*** INPUT DATA Section Begins ***
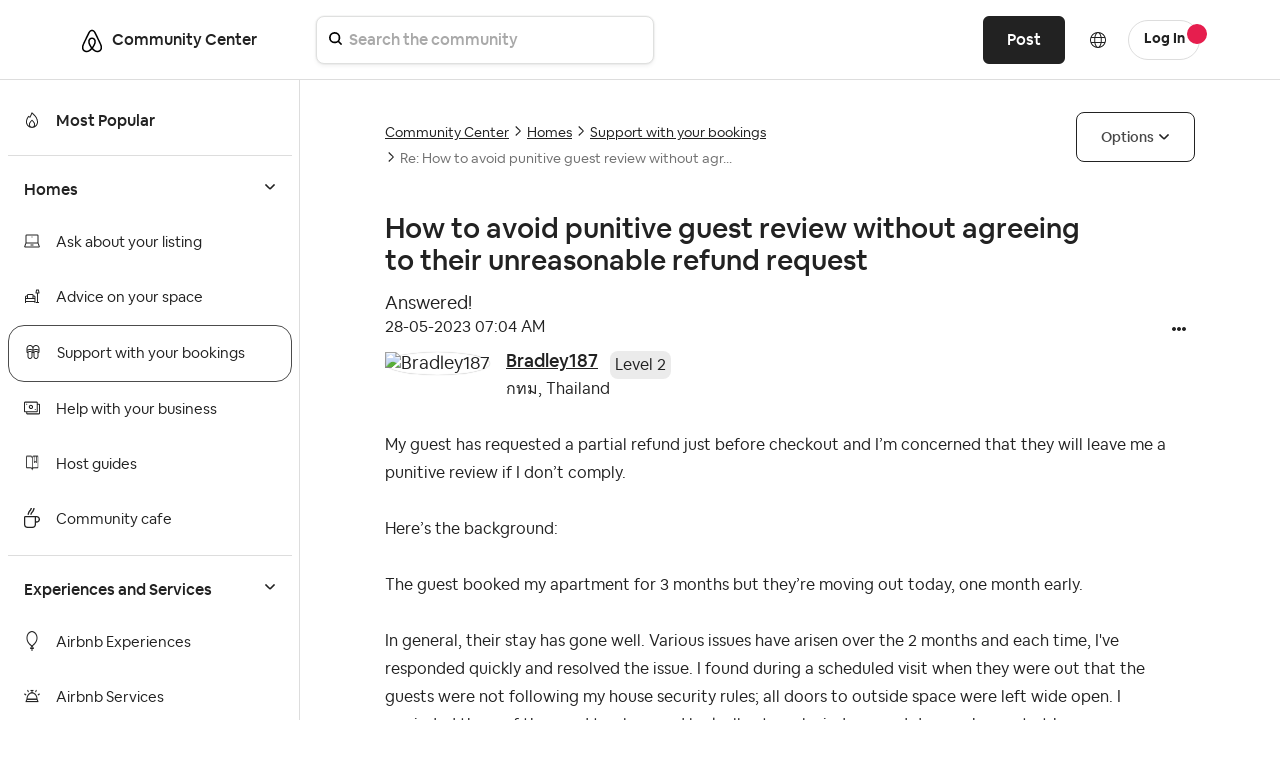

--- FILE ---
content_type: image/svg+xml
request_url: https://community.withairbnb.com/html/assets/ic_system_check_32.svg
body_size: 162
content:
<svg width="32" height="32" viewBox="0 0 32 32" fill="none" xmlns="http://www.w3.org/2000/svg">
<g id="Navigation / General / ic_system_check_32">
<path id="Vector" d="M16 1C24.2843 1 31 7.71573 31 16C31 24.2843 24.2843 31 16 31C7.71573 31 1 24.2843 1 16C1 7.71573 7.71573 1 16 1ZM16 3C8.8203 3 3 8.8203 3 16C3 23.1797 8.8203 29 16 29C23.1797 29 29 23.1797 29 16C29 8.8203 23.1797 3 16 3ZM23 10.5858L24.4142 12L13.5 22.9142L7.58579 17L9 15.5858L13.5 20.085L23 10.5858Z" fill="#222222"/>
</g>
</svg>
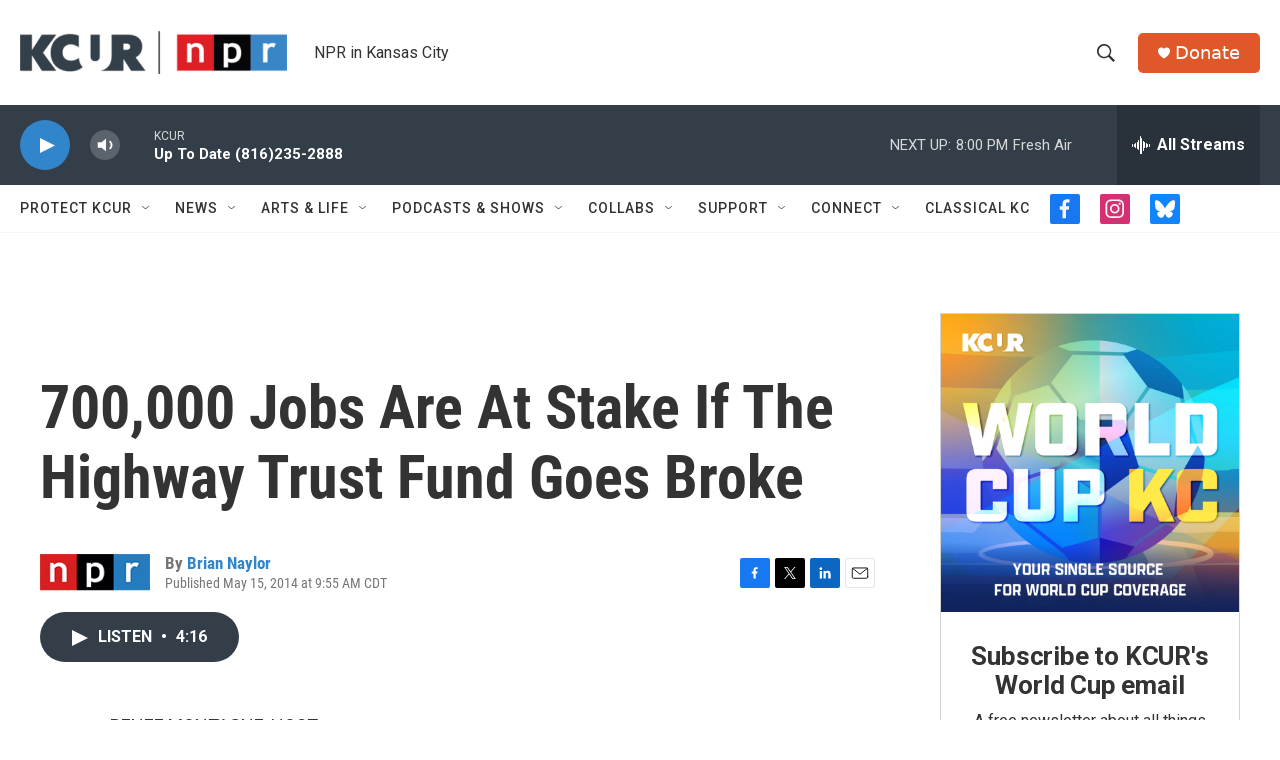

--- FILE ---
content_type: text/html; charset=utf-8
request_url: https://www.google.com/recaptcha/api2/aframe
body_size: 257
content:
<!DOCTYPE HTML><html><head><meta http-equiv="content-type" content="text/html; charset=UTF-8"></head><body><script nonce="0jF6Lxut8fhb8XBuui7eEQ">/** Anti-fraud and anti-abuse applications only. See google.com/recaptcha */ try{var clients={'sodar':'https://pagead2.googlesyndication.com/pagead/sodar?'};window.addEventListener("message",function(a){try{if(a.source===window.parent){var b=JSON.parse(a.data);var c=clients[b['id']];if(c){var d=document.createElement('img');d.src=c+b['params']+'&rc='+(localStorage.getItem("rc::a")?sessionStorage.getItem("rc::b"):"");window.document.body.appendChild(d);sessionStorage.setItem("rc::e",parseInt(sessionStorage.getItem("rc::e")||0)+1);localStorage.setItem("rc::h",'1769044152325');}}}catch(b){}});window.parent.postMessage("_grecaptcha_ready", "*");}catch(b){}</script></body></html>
*** INPUT DATA Section Ends ***
*** INPUT DATA Section Begins ***
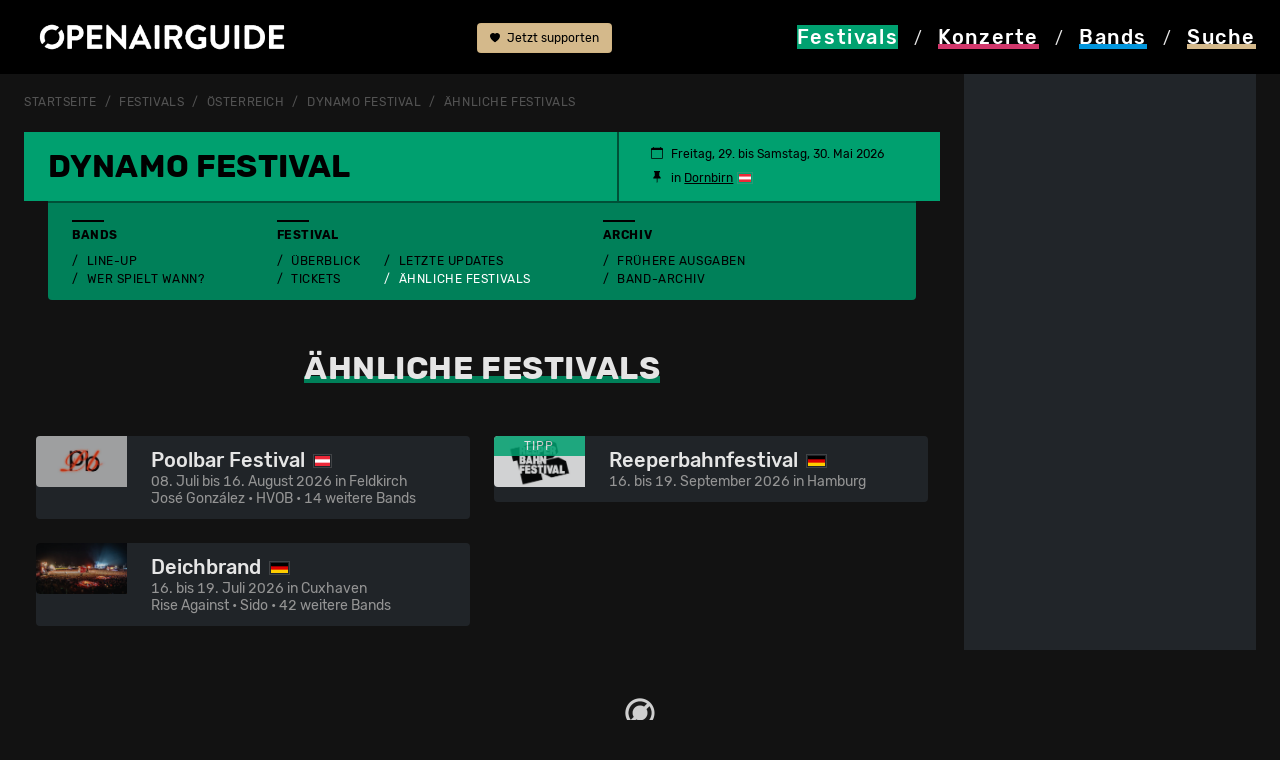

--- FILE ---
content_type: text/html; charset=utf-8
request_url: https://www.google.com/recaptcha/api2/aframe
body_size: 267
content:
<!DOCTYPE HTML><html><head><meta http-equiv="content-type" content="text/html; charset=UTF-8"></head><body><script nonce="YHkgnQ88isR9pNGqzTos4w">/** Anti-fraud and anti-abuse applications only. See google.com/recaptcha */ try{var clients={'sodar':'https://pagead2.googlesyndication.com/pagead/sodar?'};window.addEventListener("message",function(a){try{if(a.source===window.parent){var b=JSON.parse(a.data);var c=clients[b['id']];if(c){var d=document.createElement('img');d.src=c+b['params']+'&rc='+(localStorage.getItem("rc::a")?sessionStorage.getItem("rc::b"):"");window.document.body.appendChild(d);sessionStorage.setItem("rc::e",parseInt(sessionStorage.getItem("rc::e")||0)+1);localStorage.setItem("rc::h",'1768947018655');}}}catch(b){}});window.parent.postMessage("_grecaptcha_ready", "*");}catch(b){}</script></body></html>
*** INPUT DATA Section Ends ***
> _EXERCISE GOAL_
Looking at the records above, how many lines include "fill"? Please give the number and nothing more.

> _ANSWER BOX_
2